### Given exercise
Output the lines from the one containing "How much space exists" through the end of the records as a JSON list of strings, one string per line, omitting blank lines.

· · · ·

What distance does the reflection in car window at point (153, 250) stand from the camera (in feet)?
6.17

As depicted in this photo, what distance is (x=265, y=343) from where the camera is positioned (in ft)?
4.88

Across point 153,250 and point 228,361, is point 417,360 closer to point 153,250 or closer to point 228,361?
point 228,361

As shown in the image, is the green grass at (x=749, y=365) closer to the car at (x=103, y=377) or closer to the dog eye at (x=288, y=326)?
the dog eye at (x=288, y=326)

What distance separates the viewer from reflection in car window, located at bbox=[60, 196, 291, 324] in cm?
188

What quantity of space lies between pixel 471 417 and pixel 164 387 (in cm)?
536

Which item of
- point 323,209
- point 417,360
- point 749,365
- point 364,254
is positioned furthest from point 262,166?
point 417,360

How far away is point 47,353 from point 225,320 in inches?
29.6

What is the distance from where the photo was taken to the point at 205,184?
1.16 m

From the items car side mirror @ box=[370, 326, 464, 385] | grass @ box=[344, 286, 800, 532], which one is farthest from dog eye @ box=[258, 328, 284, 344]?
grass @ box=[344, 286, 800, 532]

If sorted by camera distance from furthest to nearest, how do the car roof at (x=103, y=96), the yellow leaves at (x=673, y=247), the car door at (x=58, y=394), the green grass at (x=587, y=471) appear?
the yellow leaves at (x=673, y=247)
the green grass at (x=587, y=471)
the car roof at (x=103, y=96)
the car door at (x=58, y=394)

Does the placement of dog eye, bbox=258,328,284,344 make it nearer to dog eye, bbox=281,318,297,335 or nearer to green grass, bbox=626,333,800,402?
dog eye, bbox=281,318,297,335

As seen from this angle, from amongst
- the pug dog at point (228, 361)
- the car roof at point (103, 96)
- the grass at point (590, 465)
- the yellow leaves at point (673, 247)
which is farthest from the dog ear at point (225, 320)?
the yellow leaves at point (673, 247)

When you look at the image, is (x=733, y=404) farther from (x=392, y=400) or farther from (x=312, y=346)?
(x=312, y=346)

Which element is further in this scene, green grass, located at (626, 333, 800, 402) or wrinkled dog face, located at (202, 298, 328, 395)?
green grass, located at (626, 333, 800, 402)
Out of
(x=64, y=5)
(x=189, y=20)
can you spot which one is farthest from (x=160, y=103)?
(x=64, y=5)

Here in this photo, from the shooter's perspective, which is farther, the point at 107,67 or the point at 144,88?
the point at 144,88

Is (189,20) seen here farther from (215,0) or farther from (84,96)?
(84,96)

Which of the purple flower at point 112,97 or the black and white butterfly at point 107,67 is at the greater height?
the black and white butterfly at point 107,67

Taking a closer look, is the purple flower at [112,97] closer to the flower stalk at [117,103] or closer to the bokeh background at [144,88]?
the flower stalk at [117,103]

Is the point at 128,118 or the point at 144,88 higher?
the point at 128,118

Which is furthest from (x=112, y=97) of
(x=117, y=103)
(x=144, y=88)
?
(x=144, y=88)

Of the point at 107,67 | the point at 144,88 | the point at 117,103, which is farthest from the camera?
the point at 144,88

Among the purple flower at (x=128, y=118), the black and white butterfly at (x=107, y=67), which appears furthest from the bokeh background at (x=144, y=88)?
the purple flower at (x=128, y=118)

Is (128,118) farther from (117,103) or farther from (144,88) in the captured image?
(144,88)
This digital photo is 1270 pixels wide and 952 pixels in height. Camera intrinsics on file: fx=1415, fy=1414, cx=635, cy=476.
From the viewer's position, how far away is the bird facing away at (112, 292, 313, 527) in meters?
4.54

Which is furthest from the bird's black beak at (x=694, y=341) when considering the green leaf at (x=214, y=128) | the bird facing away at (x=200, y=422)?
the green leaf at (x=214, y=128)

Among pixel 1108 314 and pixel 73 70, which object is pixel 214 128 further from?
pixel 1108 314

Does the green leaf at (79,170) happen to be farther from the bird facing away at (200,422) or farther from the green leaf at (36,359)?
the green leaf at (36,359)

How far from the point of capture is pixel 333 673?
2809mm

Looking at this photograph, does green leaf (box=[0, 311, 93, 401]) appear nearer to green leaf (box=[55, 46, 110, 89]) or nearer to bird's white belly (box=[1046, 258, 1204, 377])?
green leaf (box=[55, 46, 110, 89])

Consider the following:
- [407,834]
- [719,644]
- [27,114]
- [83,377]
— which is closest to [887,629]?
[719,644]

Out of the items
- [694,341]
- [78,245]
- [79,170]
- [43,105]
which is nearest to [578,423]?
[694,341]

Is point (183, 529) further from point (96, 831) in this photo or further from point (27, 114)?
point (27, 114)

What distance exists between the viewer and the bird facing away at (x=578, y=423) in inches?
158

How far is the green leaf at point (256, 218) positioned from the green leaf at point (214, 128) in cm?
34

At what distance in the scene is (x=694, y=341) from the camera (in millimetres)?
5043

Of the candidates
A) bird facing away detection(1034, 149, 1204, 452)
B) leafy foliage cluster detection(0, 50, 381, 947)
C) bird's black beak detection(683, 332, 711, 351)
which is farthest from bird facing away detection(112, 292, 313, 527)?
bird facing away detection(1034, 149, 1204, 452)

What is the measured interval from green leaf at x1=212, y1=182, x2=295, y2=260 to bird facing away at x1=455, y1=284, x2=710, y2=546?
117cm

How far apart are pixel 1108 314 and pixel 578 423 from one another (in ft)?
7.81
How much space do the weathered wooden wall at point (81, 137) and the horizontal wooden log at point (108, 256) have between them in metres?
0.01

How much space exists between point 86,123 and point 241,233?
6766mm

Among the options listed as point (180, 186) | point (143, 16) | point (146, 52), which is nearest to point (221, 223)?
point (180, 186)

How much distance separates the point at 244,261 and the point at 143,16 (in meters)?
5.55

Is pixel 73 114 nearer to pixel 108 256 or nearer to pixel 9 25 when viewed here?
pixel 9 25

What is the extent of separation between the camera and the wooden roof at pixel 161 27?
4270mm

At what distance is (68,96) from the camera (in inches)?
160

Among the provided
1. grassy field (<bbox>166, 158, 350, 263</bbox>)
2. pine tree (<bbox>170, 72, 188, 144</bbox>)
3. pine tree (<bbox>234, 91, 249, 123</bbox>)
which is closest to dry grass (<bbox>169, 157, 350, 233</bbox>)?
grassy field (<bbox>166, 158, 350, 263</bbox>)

· · · ·

### Reply to the task
[
  "How much space exists between point 86,123 and point 241,233?",
  "6766mm",
  "Among the options listed as point (180, 186) | point (143, 16) | point (146, 52), which is nearest to point (221, 223)?",
  "point (180, 186)",
  "How much distance separates the point at 244,261 and the point at 143,16 (in meters)?",
  "5.55",
  "Is pixel 73 114 nearer to pixel 108 256 or nearer to pixel 9 25 when viewed here?",
  "pixel 9 25",
  "What is the extent of separation between the camera and the wooden roof at pixel 161 27?",
  "4270mm",
  "At what distance is (68,96) from the camera (in inches)?",
  "160",
  "Among the provided",
  "1. grassy field (<bbox>166, 158, 350, 263</bbox>)",
  "2. pine tree (<bbox>170, 72, 188, 144</bbox>)",
  "3. pine tree (<bbox>234, 91, 249, 123</bbox>)",
  "which is closest to dry grass (<bbox>169, 157, 350, 233</bbox>)?",
  "grassy field (<bbox>166, 158, 350, 263</bbox>)"
]